== Segment start ==

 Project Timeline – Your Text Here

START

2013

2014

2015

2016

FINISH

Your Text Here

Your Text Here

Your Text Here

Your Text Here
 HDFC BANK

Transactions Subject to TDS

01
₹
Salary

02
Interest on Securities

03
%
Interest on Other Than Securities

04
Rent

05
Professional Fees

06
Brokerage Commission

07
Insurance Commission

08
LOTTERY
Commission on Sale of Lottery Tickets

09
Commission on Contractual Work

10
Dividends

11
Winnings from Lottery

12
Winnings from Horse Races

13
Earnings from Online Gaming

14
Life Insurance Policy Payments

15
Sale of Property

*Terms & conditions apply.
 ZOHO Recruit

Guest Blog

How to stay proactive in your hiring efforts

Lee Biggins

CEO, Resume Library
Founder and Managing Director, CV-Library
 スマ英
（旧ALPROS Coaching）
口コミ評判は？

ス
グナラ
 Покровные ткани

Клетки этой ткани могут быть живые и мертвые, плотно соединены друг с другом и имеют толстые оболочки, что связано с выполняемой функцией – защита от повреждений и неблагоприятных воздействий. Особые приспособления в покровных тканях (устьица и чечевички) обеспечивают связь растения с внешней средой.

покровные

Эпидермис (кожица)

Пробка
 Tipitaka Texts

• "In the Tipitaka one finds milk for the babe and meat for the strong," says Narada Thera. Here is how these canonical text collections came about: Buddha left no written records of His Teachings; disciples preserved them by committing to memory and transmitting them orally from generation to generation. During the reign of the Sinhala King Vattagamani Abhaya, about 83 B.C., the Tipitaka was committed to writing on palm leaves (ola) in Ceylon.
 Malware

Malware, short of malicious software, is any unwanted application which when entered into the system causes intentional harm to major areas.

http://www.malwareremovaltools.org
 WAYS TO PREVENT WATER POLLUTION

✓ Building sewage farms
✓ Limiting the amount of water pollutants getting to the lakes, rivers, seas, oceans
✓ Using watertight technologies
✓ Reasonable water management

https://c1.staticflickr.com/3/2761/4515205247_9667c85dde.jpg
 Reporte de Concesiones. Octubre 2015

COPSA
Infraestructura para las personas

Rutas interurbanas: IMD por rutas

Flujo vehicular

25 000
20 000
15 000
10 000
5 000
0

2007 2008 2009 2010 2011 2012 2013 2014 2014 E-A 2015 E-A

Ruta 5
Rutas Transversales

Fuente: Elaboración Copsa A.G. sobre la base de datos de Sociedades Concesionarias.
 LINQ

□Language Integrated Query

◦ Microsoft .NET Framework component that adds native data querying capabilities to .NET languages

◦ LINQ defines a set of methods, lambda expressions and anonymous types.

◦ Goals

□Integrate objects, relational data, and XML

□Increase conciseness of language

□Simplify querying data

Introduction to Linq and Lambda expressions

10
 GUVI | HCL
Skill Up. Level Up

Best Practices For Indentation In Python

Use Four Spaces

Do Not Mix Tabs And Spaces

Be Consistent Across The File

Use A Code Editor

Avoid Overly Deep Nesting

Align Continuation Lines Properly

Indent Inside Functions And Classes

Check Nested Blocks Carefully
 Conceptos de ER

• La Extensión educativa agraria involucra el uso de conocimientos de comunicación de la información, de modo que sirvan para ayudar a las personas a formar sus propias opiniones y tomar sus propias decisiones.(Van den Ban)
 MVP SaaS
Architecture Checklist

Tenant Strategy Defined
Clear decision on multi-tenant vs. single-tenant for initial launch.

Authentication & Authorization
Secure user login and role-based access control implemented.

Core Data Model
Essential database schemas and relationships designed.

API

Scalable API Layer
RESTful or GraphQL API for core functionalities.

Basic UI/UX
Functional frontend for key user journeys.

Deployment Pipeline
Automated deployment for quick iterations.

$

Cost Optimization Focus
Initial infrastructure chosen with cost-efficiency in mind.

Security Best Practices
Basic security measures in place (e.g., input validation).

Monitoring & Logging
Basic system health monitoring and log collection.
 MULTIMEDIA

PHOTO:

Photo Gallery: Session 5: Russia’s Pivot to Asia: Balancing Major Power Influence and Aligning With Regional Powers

== Segment end ==

ASSIGNMENT: The output must consist solely of the lines from the first line of the records through the line containing "Rutas Transversales", reproduced exactly.

RESPONSE TO THE EXERCISE:
 Project Timeline – Your Text Here

START

2013

2014

2015

2016

FINISH

Your Text Here

Your Text Here

Your Text Here

Your Text Here
 HDFC BANK

Transactions Subject to TDS

01
₹
Salary

02
Interest on Securities

03
%
Interest on Other Than Securities

04
Rent

05
Professional Fees

06
Brokerage Commission

07
Insurance Commission

08
LOTTERY
Commission on Sale of Lottery Tickets

09
Commission on Contractual Work

10
Dividends

11
Winnings from Lottery

12
Winnings from Horse Races

13
Earnings from Online Gaming

14
Life Insurance Policy Payments

15
Sale of Property

*Terms & conditions apply.
 ZOHO Recruit

Guest Blog

How to stay proactive in your hiring efforts

Lee Biggins

CEO, Resume Library
Founder and Managing Director, CV-Library
 スマ英
（旧ALPROS Coaching）
口コミ評判は？

ス
グナラ
 Покровные ткани

Клетки этой ткани могут быть живые и мертвые, плотно соединены друг с другом и имеют толстые оболочки, что связано с выполняемой функцией – защита от повреждений и неблагоприятных воздействий. Особые приспособления в покровных тканях (устьица и чечевички) обеспечивают связь растения с внешней средой.

покровные

Эпидермис (кожица)

Пробка
 Tipitaka Texts

• "In the Tipitaka one finds milk for the babe and meat for the strong," says Narada Thera. Here is how these canonical text collections came about: Buddha left no written records of His Teachings; disciples preserved them by committing to memory and transmitting them orally from generation to generation. During the reign of the Sinhala King Vattagamani Abhaya, about 83 B.C., the Tipitaka was committed to writing on palm leaves (ola) in Ceylon.
 Malware

Malware, short of malicious software, is any unwanted application which when entered into the system causes intentional harm to major areas.

http://www.malwareremovaltools.org
 WAYS TO PREVENT WATER POLLUTION

✓ Building sewage farms
✓ Limiting the amount of water pollutants getting to the lakes, rivers, seas, oceans
✓ Using watertight technologies
✓ Reasonable water management

https://c1.staticflickr.com/3/2761/4515205247_9667c85dde.jpg
 Reporte de Concesiones. Octubre 2015

COPSA
Infraestructura para las personas

Rutas interurbanas: IMD por rutas

Flujo vehicular

25 000
20 000
15 000
10 000
5 000
0

2007 2008 2009 2010 2011 2012 2013 2014 2014 E-A 2015 E-A

Ruta 5
Rutas Transversales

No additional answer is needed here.